A Defensoria Pública da União foi acionada e conseguiu, conforme decisão publicada pelo STF no mês de agosto, garantir a anistia do diretor da rádio amazonense, apelando para um princípio que pode ser, ironicamente, um trunfo para comunicadores: a suposta “insignificância”, já que, por tomar o ato como uma “conduta minimamente ofensiva do agente, a ausência de risco social da ação, o reduzido grau de reprovabilidade do comportamento e a inexpressividade da lesão jurídica”, a Justiça pode considerar descabida a instauração de um processo criminal.
Ora, não é exatamente o que queremos, pois defendemos que as descriminalização das rádios comunitárias e livres decorra da afirmação do direito à comunicação. Não obstante, se trata de uma importante “redução de danos”. Confrontados por um cenário em que se observa uma criminalização generalizada dos movimentos populares e rádios comunitárias, muito temos que comemorar a cada tentativa vencida de incriminar um comunicador. Além disso, a decisão sobre o caso específico da rádio amazonense (que, pela sua potência, não deve ser captada além do raio de 3 km) foi tomada por consenso no STF, apontando no sentido da consolidação de uma possível jurisprudência favorável à luta do movimento nacional de rádios comunitárias.

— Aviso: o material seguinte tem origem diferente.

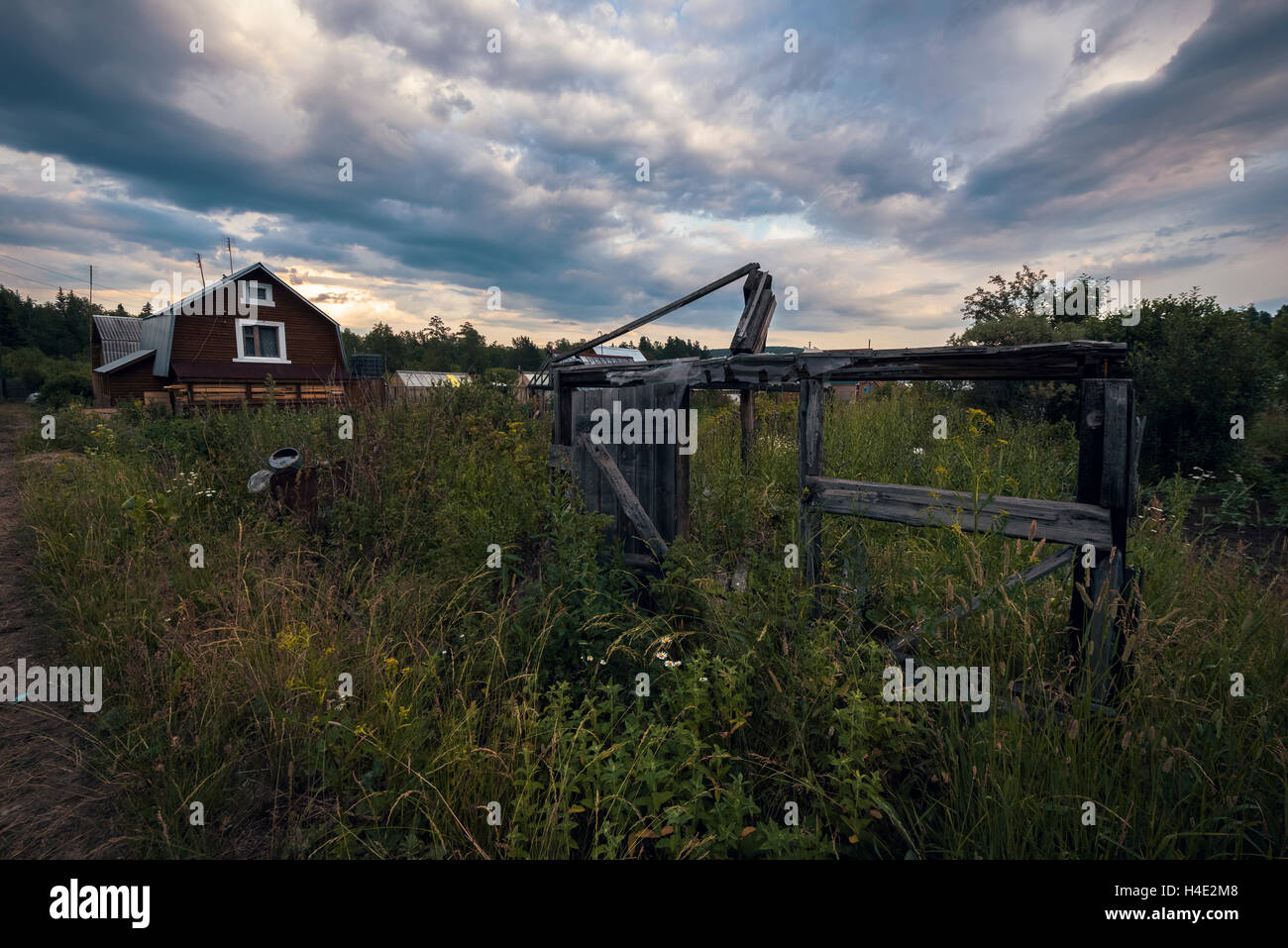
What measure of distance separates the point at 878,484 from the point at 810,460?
50cm

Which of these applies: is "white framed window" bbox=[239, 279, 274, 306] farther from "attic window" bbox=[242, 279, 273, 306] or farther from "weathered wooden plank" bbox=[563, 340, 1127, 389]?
"weathered wooden plank" bbox=[563, 340, 1127, 389]

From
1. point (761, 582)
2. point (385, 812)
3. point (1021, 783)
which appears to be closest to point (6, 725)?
point (385, 812)

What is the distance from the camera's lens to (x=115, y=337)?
103 feet

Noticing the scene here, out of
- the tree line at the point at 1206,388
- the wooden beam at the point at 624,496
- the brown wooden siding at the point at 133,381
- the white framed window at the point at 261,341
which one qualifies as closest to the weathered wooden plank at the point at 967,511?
the wooden beam at the point at 624,496

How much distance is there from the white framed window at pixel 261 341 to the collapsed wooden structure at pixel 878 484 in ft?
76.1

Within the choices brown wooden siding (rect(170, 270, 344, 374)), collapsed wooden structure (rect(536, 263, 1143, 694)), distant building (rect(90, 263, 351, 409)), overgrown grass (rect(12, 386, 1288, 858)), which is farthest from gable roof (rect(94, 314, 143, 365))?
collapsed wooden structure (rect(536, 263, 1143, 694))

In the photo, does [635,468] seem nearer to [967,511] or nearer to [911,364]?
[911,364]

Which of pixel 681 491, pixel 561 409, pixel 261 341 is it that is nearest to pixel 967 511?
pixel 681 491

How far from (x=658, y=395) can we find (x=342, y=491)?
11.5ft

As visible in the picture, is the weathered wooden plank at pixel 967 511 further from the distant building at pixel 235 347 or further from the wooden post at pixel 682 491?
the distant building at pixel 235 347

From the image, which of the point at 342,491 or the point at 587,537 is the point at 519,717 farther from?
the point at 342,491

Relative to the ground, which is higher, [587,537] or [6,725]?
[587,537]

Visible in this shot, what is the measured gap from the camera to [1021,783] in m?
2.50
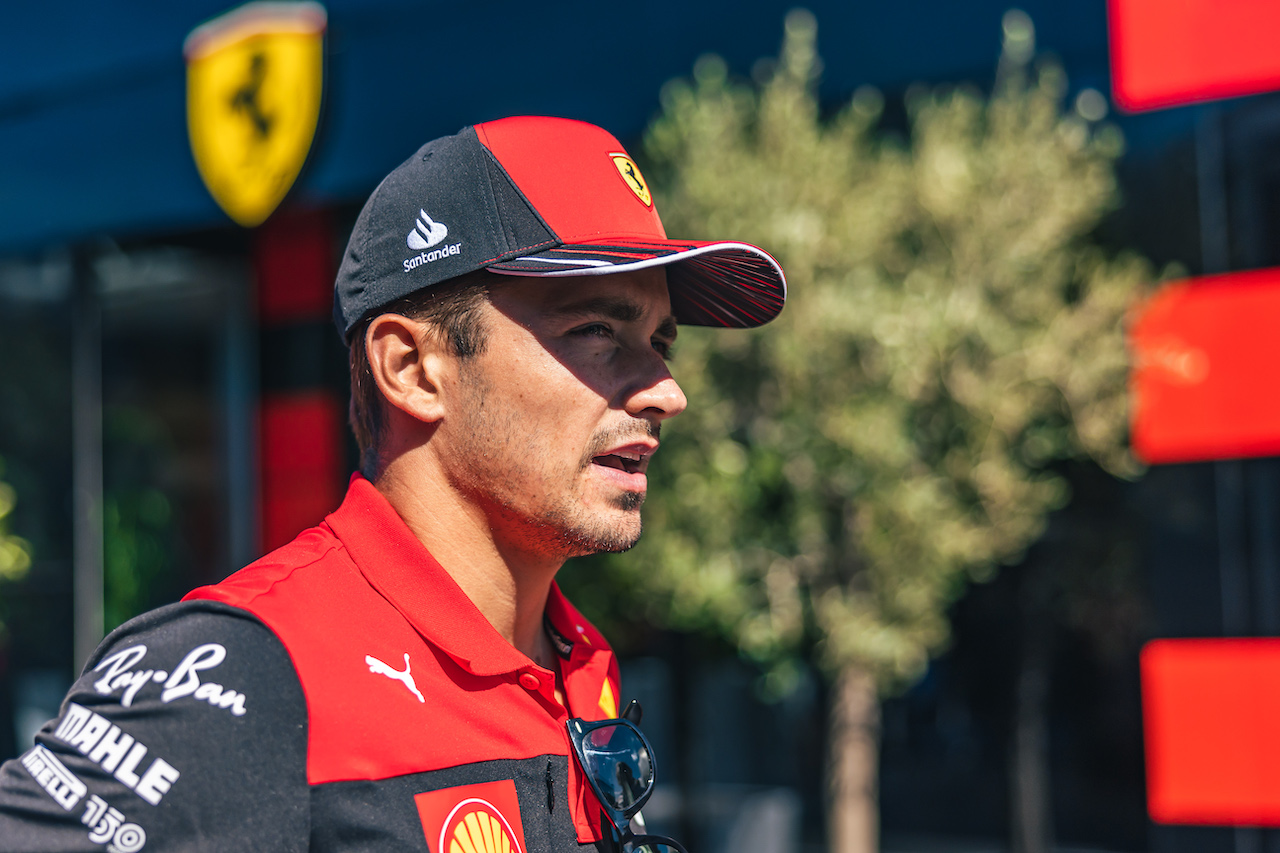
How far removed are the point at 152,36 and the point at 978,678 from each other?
7.68 m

Comparando-se com decisões anteriores, pode-se observar mudanças no entendimento do Judiciário. Em fevereiro deste ano, foi publicada a decisão, por maioria do STF, de cassar a ação penal contra um diretor de rádio comunitária em Camaçari (BA), que operava com um transmissor de 32,5 watts. Em dezembro de 2010, aconteceu o mesmo com dois diretores de uma rádio gaúcha de 25 watts de potência que operava em Inhacorá (RS), mas o quadro foi de empate, seguido do deferimento da posição do relator Ricardo Lewandowsky a favor do habeas corpus. Nos três casos mencionados, o “princípio da insignificância” foi mobilizado para confrontar o absurdo artigo 183 da Lei Geral de Telecomunicações, que define o status de crime para “o desenvolvimento clandestino atividades de telecomunicação”. Segundo a Associação Mundial de Rádios Comunitárias (Amarc), somente o Brasil e a Guatemala tratam com processos criminais a emissão não autorizada de sinal radiofônico.

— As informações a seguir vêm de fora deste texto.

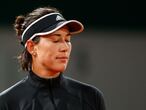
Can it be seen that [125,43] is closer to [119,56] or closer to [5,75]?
[119,56]

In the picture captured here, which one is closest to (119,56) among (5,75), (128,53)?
(128,53)

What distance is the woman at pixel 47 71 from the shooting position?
3529mm

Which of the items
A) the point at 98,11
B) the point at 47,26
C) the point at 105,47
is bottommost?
the point at 105,47

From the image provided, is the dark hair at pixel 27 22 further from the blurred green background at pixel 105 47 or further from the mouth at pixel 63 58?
the blurred green background at pixel 105 47

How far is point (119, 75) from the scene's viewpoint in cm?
743

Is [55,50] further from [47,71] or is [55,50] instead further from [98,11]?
[98,11]

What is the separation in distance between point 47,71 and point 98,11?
3844 mm

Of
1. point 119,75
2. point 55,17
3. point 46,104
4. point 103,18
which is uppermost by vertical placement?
point 55,17

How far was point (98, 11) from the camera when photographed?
738cm

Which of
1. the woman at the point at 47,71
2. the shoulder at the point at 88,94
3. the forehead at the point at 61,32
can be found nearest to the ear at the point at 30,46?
the woman at the point at 47,71

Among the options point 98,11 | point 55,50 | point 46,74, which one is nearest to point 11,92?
point 46,74

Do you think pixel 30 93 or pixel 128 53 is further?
pixel 128 53

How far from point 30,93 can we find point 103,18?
12.5ft

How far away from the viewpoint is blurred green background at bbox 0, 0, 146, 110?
718 centimetres
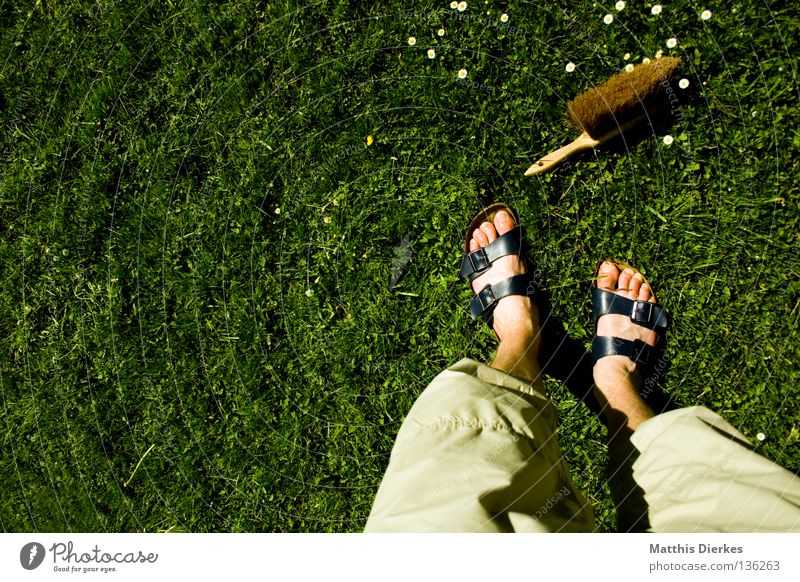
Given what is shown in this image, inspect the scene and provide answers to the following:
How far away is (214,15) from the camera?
3123 mm

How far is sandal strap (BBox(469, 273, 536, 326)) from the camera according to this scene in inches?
114

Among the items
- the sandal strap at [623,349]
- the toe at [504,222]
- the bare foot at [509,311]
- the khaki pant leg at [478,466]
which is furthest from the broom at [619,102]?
the khaki pant leg at [478,466]

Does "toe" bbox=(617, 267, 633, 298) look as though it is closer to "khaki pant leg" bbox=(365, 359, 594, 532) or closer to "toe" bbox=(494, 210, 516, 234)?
"toe" bbox=(494, 210, 516, 234)

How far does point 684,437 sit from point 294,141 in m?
2.36

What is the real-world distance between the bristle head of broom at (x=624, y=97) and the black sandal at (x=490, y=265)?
1.90 feet

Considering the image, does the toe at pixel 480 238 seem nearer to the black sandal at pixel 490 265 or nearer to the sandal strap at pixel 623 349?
the black sandal at pixel 490 265

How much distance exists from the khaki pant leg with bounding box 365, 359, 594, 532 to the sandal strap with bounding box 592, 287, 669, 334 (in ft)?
2.07

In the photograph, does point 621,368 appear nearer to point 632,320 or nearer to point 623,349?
point 623,349

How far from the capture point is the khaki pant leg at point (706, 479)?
2018 millimetres

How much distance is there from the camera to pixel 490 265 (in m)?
2.91

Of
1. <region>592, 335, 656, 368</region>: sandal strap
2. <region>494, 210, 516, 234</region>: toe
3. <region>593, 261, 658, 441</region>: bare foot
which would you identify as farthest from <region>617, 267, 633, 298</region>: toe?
<region>494, 210, 516, 234</region>: toe

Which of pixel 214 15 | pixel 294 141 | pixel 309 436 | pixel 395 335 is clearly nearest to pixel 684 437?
pixel 395 335
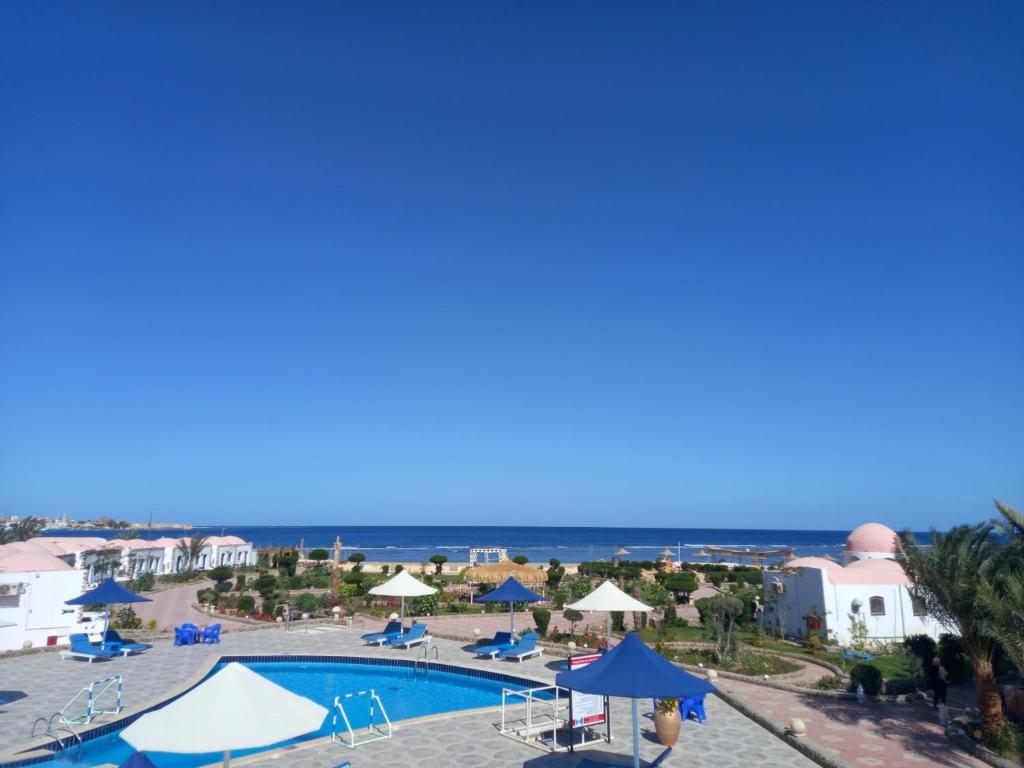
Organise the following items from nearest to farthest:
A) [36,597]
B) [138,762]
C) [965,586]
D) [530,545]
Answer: [138,762]
[965,586]
[36,597]
[530,545]

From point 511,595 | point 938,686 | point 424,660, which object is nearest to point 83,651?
point 424,660

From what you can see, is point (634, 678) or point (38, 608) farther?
point (38, 608)

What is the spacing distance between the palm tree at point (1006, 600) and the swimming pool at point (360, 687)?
9.15 meters

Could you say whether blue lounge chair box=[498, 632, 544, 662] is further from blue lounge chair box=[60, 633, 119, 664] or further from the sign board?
blue lounge chair box=[60, 633, 119, 664]

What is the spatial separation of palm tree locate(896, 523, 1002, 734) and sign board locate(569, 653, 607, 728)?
6052 millimetres

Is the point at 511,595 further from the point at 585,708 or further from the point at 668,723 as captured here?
the point at 668,723

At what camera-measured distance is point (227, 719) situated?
242 inches

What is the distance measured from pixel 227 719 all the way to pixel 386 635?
576 inches

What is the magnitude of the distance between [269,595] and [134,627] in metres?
8.11

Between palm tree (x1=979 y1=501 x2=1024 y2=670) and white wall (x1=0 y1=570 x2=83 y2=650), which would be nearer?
palm tree (x1=979 y1=501 x2=1024 y2=670)

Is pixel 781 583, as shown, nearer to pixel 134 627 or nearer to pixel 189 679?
pixel 189 679

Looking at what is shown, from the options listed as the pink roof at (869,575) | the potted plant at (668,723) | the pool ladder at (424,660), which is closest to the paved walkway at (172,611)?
the pool ladder at (424,660)

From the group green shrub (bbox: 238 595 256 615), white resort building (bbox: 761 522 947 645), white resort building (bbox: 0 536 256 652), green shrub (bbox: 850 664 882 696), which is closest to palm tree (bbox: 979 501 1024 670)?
green shrub (bbox: 850 664 882 696)

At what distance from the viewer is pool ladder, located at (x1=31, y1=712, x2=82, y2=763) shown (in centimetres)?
1067
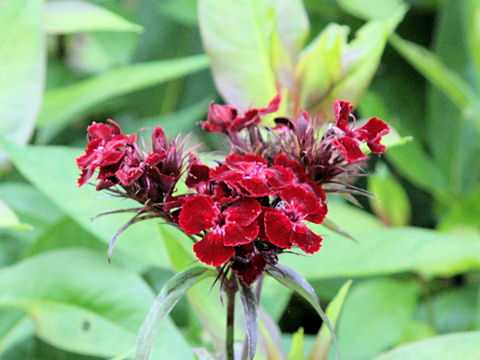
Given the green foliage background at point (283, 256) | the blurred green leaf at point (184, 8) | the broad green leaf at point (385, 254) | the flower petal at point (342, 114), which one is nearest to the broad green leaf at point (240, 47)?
the green foliage background at point (283, 256)

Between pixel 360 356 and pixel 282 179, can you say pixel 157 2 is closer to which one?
pixel 360 356

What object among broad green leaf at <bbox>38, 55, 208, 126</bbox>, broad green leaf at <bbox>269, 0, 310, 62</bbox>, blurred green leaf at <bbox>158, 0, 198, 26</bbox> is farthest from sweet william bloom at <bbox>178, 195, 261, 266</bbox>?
blurred green leaf at <bbox>158, 0, 198, 26</bbox>

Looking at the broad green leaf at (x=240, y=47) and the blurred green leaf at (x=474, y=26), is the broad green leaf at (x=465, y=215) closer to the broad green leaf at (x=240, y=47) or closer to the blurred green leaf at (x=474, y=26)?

Por outro lado, a resistência à descriminalização no Legislativo, sob pressão do lobby da radiodifusão, tem sido intensa. No fim do ano passado, por exemplo, o Senado rejeitou uma proposta do deputado Assis Carvalho (PT/PI) de conceder anistia a representantes legais de fundações e associações sem fins lucrativos que operem serviço de radiodifusão abaixo de 100 watts. O texto já havia sido aprovado em uma primeira discussão na Câmara dos Deputados. O Executivo, por meio da Anatel e do Ministério das Comunicações, também opera uma intensa criminalização dos comunicadores populares, enquanto elabora planos de “regularização” da radiodifusão comercial clandestina. Já citamos, neste blog, em artigo anterior, o caso de Jerry Oliveira, militante do Movimento Nacional de Rádios Comunitárias, que enfrenta um processo criminal por resistir aos desmandos dos agentes da fiscalização federal e da polícia.
Embora, no caso da rádio comunitária amazonense, a Justiça tenha recusado a aplicação da ação criminal, a rádio segue impedida de operar. A proibição, porém, é da competência específica da justiça administrativa e civil, não implicando nesse caso os desdobramentos de um processo que considera crime o descumprimento da norma. Ainda encontramos um obstáculo à efetivação do direito à comunicação aí. Mas a decisão abre brechas para avançarmos na luta pela garantia desse direito.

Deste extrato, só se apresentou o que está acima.